La ricaduta, dal punto di vista della padronanza della lingua, tra lettura a video e lettura tradizionale è diversa?
Il problema non è tanto il mezzo, ma ciò che il mezzo trasmette. Anche su un tablet si possono leggere libri. Il rischio viene da una consultazione esclusiva di testi predisposti per internet, che, richiedendo una lettura facile e veloce, presentano una scrittura “spezzata”, fatta di periodi monoproposizionali, di spezzoni di frasi separate dal punto fermo e non di quella sintassi e di quell’argomentazione più articolate che sono proprie della scrittura complessa.
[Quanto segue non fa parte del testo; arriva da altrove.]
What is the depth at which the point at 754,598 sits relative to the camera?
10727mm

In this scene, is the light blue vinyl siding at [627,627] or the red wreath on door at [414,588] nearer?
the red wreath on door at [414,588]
La stessa che ancora oggi è richiesta nel mondo del lavoro.

Ha detto poc’anzi che la situazione dell’italiano nei giovani non è delle migliori; poi ha detto anche che i giovani oggi “scrivono moltissimo”. Non dovrebbero per questo scrivere meglio?
In senso generale, mai come in questi anni l’italiano ha goduto di buona salute. Basta pensare che appena 50 anni fa l’italiano non era ancora la lingua di tutti. Non sono quindi pessimista in senso assoluto, al contrario. Certo, e-mail e sms non sono il tipo di scrittura che serve ad entrare nel mondo del lavoro, però i nostri giovani adoperano il mezzo scritto più dei loro genitori, questo è incontestabile. Lo fanno in italiano; è una varietà sui generis, certo, ma è sempre italiano.